Write the material out again exactly as it stands.

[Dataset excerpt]
>> begin
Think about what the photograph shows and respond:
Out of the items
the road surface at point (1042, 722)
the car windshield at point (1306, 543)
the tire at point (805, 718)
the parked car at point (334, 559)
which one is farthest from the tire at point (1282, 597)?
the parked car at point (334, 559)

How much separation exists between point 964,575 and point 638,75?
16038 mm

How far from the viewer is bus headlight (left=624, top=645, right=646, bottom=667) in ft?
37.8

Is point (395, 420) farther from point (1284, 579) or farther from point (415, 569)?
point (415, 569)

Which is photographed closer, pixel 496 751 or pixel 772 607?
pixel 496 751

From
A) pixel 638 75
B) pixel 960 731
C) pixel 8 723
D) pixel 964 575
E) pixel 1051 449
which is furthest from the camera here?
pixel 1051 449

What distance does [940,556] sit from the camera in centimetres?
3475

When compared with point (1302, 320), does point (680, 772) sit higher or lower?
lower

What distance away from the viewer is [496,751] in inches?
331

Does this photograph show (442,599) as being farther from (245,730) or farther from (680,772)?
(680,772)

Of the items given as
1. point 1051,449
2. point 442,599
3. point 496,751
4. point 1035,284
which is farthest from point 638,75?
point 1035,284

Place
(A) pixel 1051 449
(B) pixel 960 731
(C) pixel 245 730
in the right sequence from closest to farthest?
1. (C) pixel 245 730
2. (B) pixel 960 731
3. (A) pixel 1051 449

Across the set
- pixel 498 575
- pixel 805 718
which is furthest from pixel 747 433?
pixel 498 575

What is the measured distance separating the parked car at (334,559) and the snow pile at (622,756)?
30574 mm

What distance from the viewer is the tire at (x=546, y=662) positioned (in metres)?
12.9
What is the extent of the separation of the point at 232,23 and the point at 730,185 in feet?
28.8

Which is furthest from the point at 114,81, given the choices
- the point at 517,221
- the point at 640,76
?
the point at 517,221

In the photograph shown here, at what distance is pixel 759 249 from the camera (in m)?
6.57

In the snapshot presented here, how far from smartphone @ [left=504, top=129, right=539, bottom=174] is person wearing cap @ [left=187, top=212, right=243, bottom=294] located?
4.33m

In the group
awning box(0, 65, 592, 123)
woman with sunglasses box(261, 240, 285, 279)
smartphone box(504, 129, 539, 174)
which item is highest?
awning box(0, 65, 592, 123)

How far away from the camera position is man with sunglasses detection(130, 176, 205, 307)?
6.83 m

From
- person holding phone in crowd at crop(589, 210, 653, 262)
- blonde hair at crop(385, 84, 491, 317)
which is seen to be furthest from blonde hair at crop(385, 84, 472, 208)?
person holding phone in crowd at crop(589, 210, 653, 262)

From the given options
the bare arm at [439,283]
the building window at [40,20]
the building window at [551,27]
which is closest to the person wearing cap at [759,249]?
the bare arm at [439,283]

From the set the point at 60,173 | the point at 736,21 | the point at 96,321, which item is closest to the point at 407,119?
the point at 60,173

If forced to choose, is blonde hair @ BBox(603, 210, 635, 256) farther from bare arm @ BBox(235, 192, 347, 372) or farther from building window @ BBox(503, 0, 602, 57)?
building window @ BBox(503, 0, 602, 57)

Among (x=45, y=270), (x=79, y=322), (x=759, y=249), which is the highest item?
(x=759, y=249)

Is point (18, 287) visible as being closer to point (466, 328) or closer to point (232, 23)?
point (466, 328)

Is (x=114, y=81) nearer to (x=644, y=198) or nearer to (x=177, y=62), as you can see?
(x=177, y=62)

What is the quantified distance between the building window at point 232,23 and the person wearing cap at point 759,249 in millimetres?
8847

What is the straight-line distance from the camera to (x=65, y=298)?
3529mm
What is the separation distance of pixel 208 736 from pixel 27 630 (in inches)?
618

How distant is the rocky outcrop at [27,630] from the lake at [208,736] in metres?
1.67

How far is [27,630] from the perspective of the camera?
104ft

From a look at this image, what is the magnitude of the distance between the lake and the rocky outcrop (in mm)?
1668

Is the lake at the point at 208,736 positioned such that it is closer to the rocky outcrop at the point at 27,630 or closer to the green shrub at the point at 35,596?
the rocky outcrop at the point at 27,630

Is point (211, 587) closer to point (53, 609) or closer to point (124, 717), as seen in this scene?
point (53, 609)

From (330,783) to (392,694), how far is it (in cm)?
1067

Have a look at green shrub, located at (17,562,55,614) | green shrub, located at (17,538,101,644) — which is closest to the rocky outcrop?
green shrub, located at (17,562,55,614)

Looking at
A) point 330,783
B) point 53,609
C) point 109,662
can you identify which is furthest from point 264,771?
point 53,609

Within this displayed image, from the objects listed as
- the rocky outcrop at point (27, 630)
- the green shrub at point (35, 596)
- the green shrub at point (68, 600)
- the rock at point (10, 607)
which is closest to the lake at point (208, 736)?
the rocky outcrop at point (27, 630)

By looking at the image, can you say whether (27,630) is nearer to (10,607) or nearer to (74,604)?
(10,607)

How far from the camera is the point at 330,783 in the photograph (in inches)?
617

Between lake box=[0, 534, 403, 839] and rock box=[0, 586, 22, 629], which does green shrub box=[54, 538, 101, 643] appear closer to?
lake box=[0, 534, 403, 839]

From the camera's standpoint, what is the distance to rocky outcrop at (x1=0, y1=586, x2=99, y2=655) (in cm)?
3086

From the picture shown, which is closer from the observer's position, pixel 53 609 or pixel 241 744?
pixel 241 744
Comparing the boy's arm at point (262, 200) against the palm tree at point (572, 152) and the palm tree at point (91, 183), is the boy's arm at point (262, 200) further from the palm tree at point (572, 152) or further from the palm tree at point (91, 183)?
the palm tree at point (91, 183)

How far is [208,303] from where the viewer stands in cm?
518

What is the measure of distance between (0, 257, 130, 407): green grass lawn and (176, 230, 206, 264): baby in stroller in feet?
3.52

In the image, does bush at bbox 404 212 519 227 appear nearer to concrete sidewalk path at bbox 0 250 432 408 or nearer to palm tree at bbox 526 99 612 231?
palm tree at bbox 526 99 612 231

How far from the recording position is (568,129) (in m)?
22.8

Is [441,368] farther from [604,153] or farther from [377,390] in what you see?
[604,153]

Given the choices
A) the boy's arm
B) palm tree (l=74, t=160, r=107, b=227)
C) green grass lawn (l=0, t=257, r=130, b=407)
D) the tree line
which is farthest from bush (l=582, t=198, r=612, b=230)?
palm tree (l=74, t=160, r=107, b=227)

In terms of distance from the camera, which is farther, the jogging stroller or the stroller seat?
>> end
### Finished answer:
Think about what the photograph shows and respond:
Out of the items
the road surface at point (1042, 722)
the car windshield at point (1306, 543)
the tire at point (805, 718)
the parked car at point (334, 559)
which one is farthest from the tire at point (1282, 597)?
the parked car at point (334, 559)

How much separation exists between point 964,575 and point 638,75?
16038 mm

How far from the viewer is bus headlight (left=624, top=645, right=646, bottom=667) in ft?
37.8

Is point (395, 420) farther from point (1284, 579) or farther from point (415, 569)?
point (415, 569)

Which is photographed closer, pixel 496 751 or pixel 772 607?
pixel 496 751

From
A) pixel 638 75
B) pixel 960 731
C) pixel 8 723
D) pixel 964 575
E) pixel 1051 449
which is furthest from the camera here?
pixel 1051 449

What distance does [940,556] sit from the camera in centimetres?
3475

When compared with point (1302, 320), does point (680, 772) sit higher or lower?
lower

What distance away from the viewer is [496,751] in inches?
331

Does this photograph show (442,599) as being farther from (245,730) or farther from (680,772)?
(680,772)

Of the items given as
1. point 1051,449
2. point 442,599
3. point 496,751
4. point 1035,284
which is farthest from point 638,75?
point 1035,284

Place
(A) pixel 1051 449
(B) pixel 960 731
(C) pixel 245 730
in the right sequence from closest to farthest?
1. (C) pixel 245 730
2. (B) pixel 960 731
3. (A) pixel 1051 449

Across the set
- pixel 498 575
- pixel 805 718
which is furthest from pixel 747 433?
pixel 498 575

What is the measured distance separating the parked car at (334,559) and the snow pile at (622,756)?
30574 mm

What distance from the viewer is the tire at (x=546, y=662) positioned (in metres)?
12.9
What is the extent of the separation of the point at 232,23 and the point at 730,185 in feet?
28.8

Which is furthest from the point at 114,81, given the choices
- the point at 517,221
- the point at 640,76
?
the point at 517,221

In the photograph shown here, at what distance is pixel 759 249 from the camera (in m)?
6.57

In the snapshot presented here, how far from smartphone @ [left=504, top=129, right=539, bottom=174] is person wearing cap @ [left=187, top=212, right=243, bottom=294] located?
4.33m

In the group
awning box(0, 65, 592, 123)
woman with sunglasses box(261, 240, 285, 279)
smartphone box(504, 129, 539, 174)
which item is highest?
awning box(0, 65, 592, 123)

How far away from the camera position is man with sunglasses detection(130, 176, 205, 307)?
6.83 m

From
- person holding phone in crowd at crop(589, 210, 653, 262)
- blonde hair at crop(385, 84, 491, 317)
which is seen to be furthest from blonde hair at crop(385, 84, 472, 208)?
person holding phone in crowd at crop(589, 210, 653, 262)

From the given options
the bare arm at [439,283]
the building window at [40,20]
the building window at [551,27]
which is closest to the person wearing cap at [759,249]?
the bare arm at [439,283]

From the set the point at 60,173 | the point at 736,21 | the point at 96,321, which item is closest to the point at 407,119?
the point at 60,173

If forced to choose, is blonde hair @ BBox(603, 210, 635, 256) farther from bare arm @ BBox(235, 192, 347, 372) or farther from building window @ BBox(503, 0, 602, 57)?
building window @ BBox(503, 0, 602, 57)

Among (x=45, y=270), (x=79, y=322), (x=759, y=249), which is the highest item?
(x=759, y=249)

Is point (18, 287) visible as being closer to point (466, 328) or closer to point (232, 23)?
point (466, 328)

Is (x=114, y=81) nearer to (x=644, y=198) or nearer to (x=177, y=62), as you can see?
(x=177, y=62)

What is the quantified distance between the building window at point 232,23 and the person wearing cap at point 759,249 in millimetres?
8847

What is the straight-line distance from the camera to (x=65, y=298)?
3529mm
What is the separation distance of pixel 208 736 from pixel 27 630 (in inches)?
618

How distant is the rocky outcrop at [27,630] from the lake at [208,736] in metres?
1.67

How far is [27,630] from the perspective of the camera?
104ft

From a look at this image, what is the magnitude of the distance between the lake and the rocky outcrop (in mm)?
1668

Is the lake at the point at 208,736 positioned such that it is closer to the rocky outcrop at the point at 27,630 or closer to the green shrub at the point at 35,596?
the rocky outcrop at the point at 27,630

Is point (211, 587) closer to point (53, 609) or closer to point (124, 717), as seen in this scene?
point (53, 609)

From (330,783) to (392,694), how far is it (in cm)?
1067

Have a look at green shrub, located at (17,562,55,614) | green shrub, located at (17,538,101,644) — which is closest to the rocky outcrop?
green shrub, located at (17,562,55,614)

Looking at
A) point 330,783
B) point 53,609
C) point 109,662
can you identify which is furthest from point 264,771?
point 53,609

Within this displayed image, from the objects listed as
- the rocky outcrop at point (27, 630)
- the green shrub at point (35, 596)
- the green shrub at point (68, 600)
- the rock at point (10, 607)
which is closest to the lake at point (208, 736)?
the rocky outcrop at point (27, 630)

By looking at the image, can you say whether (27,630) is nearer to (10,607) or nearer to (74,604)?
(10,607)

How far from the camera is the point at 330,783 in the photograph (in inches)?
617

Between lake box=[0, 534, 403, 839] and rock box=[0, 586, 22, 629], which does green shrub box=[54, 538, 101, 643] appear closer to?
lake box=[0, 534, 403, 839]

From the camera's standpoint, what is the distance to rocky outcrop at (x1=0, y1=586, x2=99, y2=655) (in cm)?
3086

From the picture shown, which is closer from the observer's position, pixel 53 609 or pixel 241 744?
pixel 241 744
Comparing the boy's arm at point (262, 200) against the palm tree at point (572, 152) and the palm tree at point (91, 183), is the boy's arm at point (262, 200) further from the palm tree at point (572, 152) or further from the palm tree at point (91, 183)?
the palm tree at point (91, 183)

How far is [208,303] from where the viewer stands in cm?
518

What is the measure of distance between (0, 257, 130, 407): green grass lawn and (176, 230, 206, 264): baby in stroller in feet?
3.52

In the image, does bush at bbox 404 212 519 227 appear nearer to concrete sidewalk path at bbox 0 250 432 408 or nearer to palm tree at bbox 526 99 612 231?
palm tree at bbox 526 99 612 231

How far from the recording position is (568,129) (in m)?
22.8

Is [441,368] farther from [604,153] or farther from [377,390] in what you see?
[604,153]

Given the choices
A) the boy's arm
B) palm tree (l=74, t=160, r=107, b=227)
C) green grass lawn (l=0, t=257, r=130, b=407)
D) the tree line
which is farthest from bush (l=582, t=198, r=612, b=230)?
palm tree (l=74, t=160, r=107, b=227)

In terms of distance from the camera, which is farther, the jogging stroller or the stroller seat?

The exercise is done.